• Supplied material:
__________

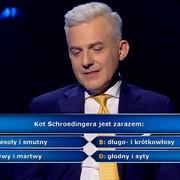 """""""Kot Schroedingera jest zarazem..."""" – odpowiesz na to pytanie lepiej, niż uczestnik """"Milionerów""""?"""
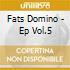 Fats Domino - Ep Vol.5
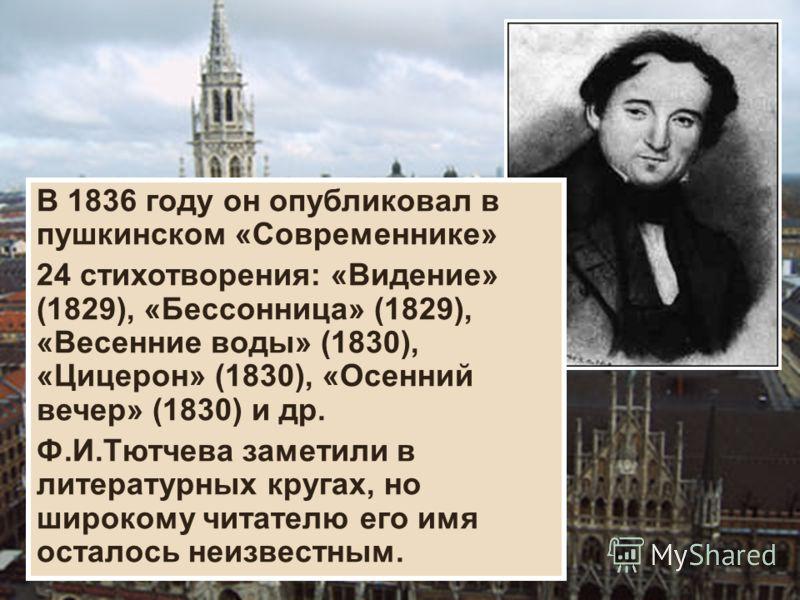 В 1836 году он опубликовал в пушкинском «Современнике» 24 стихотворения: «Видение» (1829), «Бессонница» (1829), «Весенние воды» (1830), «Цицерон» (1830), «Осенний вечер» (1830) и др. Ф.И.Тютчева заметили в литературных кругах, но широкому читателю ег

__________

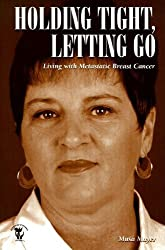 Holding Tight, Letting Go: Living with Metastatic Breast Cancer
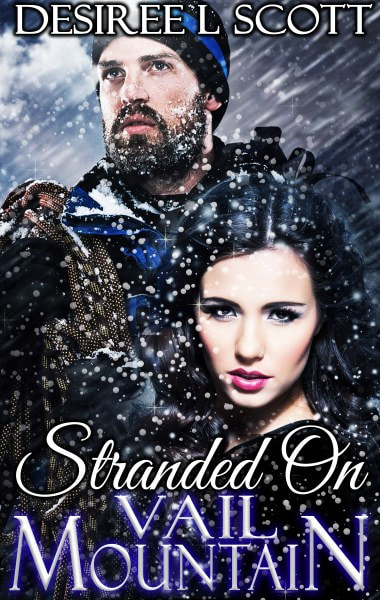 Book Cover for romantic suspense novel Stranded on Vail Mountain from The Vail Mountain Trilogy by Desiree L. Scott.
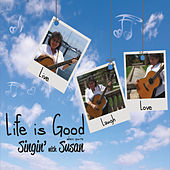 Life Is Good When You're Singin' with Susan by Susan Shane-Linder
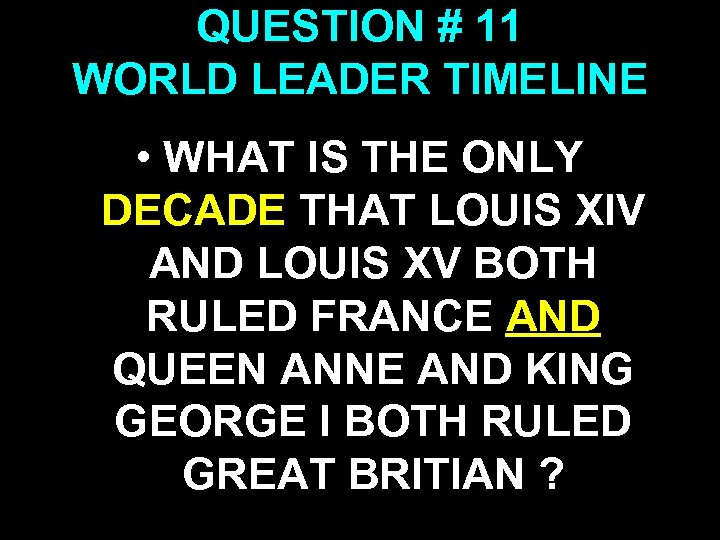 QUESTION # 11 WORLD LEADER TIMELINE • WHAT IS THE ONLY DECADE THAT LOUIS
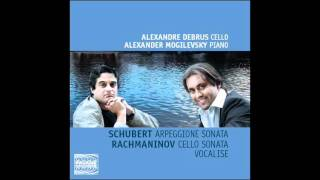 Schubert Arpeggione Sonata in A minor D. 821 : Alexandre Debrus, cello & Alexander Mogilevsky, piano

__________

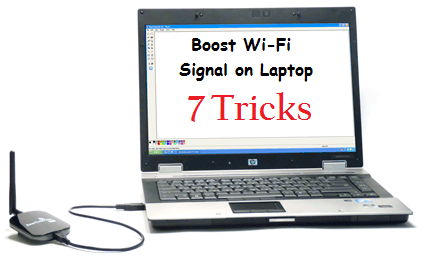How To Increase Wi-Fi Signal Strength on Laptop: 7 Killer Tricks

__________

• What is required: Please print the lines above word for word, starting at the one with "Book Cover for" and ending at the one with "Schubert Arpeggione Sonata", both included, and without any picture.

• Written answer:
 Book Cover for romantic suspense novel Stranded on Vail Mountain from The Vail Mountain Trilogy by Desiree L. Scott.
 Life Is Good When You're Singin' with Susan by Susan Shane-Linder
 QUESTION # 11 WORLD LEADER TIMELINE • WHAT IS THE ONLY DECADE THAT LOUIS
 Schubert Arpeggione Sonata in A minor D. 821 : Alexandre Debrus, cello & Alexander Mogilevsky, piano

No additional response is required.